Zeller bases his films on the screenplay. Like the dementia drama “The Father”, he surrounds “The Son” with a kind of mystery narrative that is only marginally interested in the boy’s illness and perceptions. Zeller consistently takes the perspective of adults, also in film, who are too busy with themselves to be able to understand their increasingly desperate son beyond the parental sense of responsibility. It is the psychiatrist who debunks this narcissism: “Love alone is not enough.”

The sentence also sounds – with completely different connotations – in Diop’s court drama “Saint Omer”, in which the young Frenchwoman Laurence (Guslagie Malanda) from Senegal is accused of killing her baby. The author Rama (Kayije Kagame) attends the trial for a “Medea” project, but realizes in the course of the trial that she has more in common with the accused than just the color of her skin. (Without exception, the judiciary in the film is white.) Laurence does not correspond at all to Rama’s idea, nor to that of the court: she studied Wittgenstein and speaks excellent French.
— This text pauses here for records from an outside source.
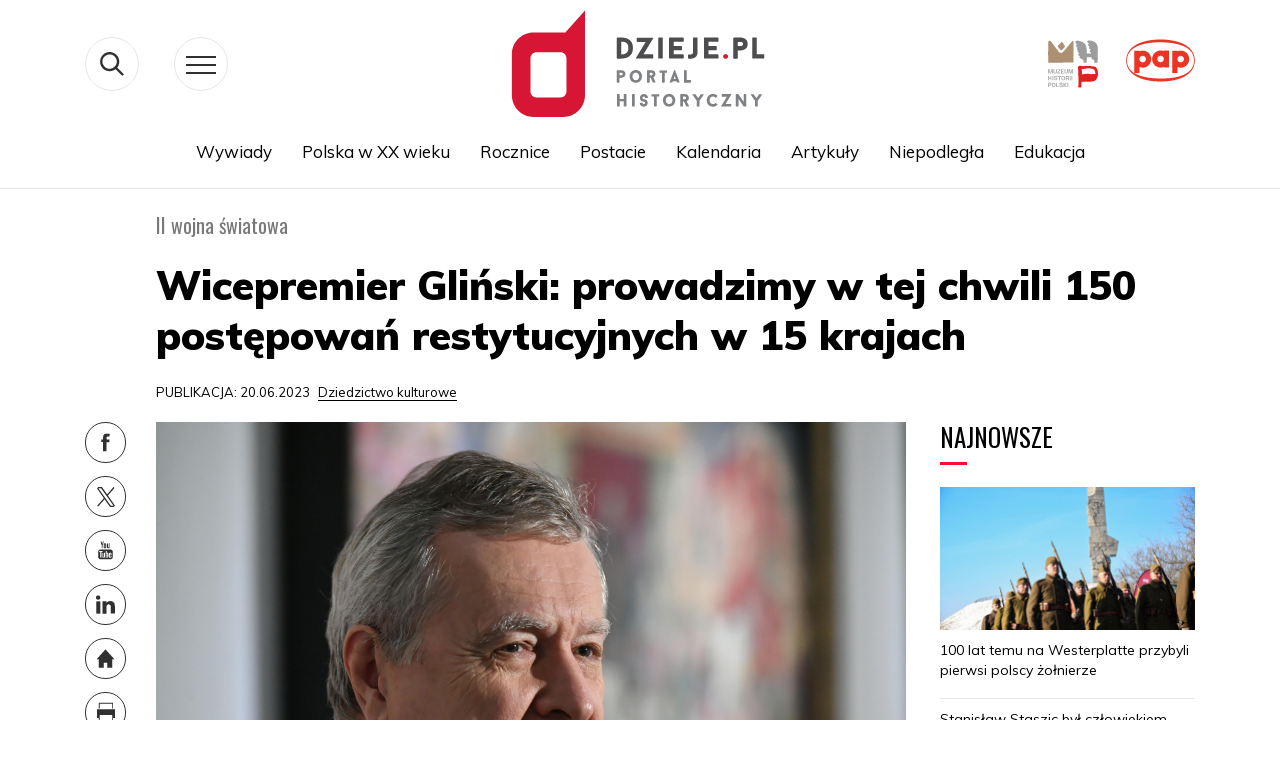

--- FILE ---
content_type: text/css
request_url: https://dzieje.pl/sites/default/files/css/css_Y4H_4BqmgyCtG7E7YdseTs2qvy9C34c51kBamDdgark.css
body_size: 99
content:
body,input,textarea,select{color:#000;background:none;}.two-sidebars,.sidebar-first,.sidebar-second,body{width:640px;}#sidebar-first,#sidebar-second,.navigation,#toolbar,.site-footer,.tabs,.shortcut-action{display:none;}.one-sidebar .main-content,.two-sidebars .main-content{width:100%;}.featured-bottom{width:960px;margin:0;padding:0;border:none;}.featured-bottom-first,.featured-bottom-second,.featured-bottom-third{width:250px;}#comments .title,#comments form,.comment-forbidden{display:none;}
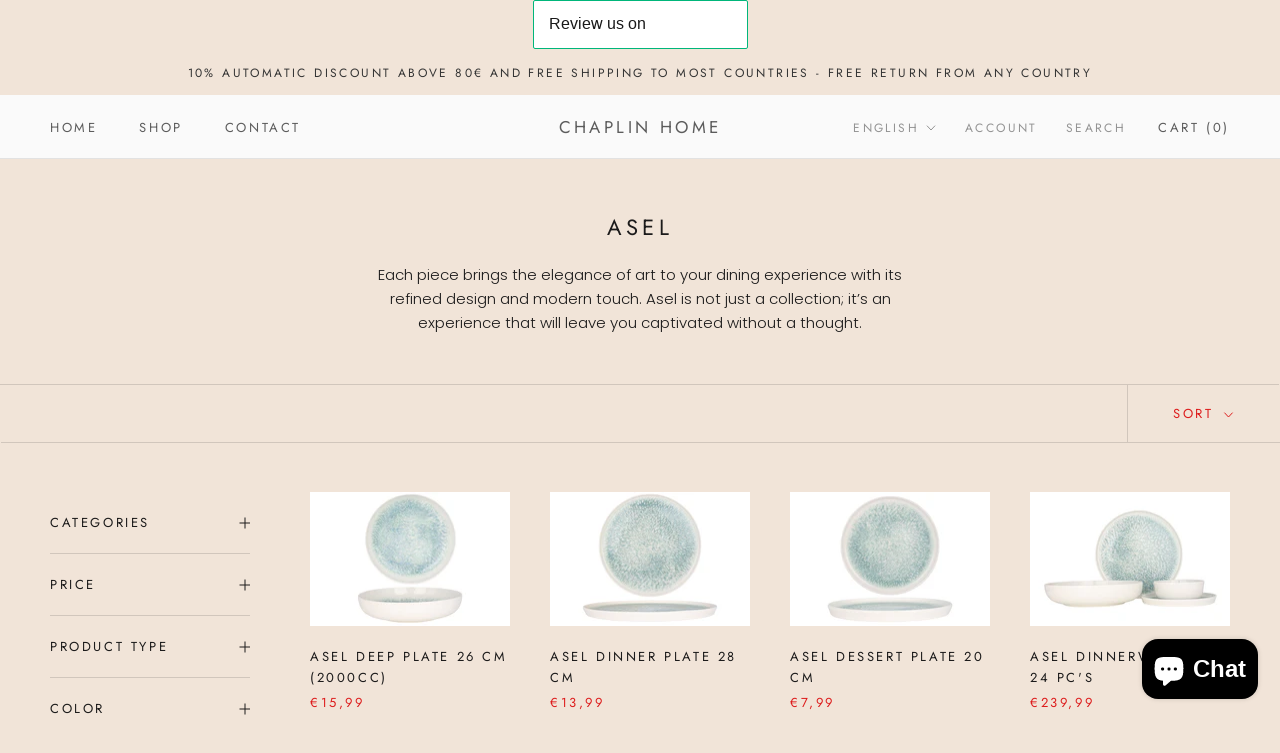

--- FILE ---
content_type: text/javascript
request_url: https://chaplinhome.com/cdn/shop/t/3/assets/custom.js?v=183944157590872491501649604238
body_size: -795
content:
//# sourceMappingURL=/cdn/shop/t/3/assets/custom.js.map?v=183944157590872491501649604238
Diop’s strict staging with long close-ups, the opposite of Zeller’s fluid style, comes from the essay film. The central question is also of a more philosophical nature. Diop leaves no doubt about Laurence’s deed, she is interested in the circumstances. Can a mother love her child and still kill him? The court setting and the witness statements provide an insight into the life that the Senegalese woman led in France. The process gives her a voice for the first time. But “Saint Omer” is not only a film about Laurence, but also about a country.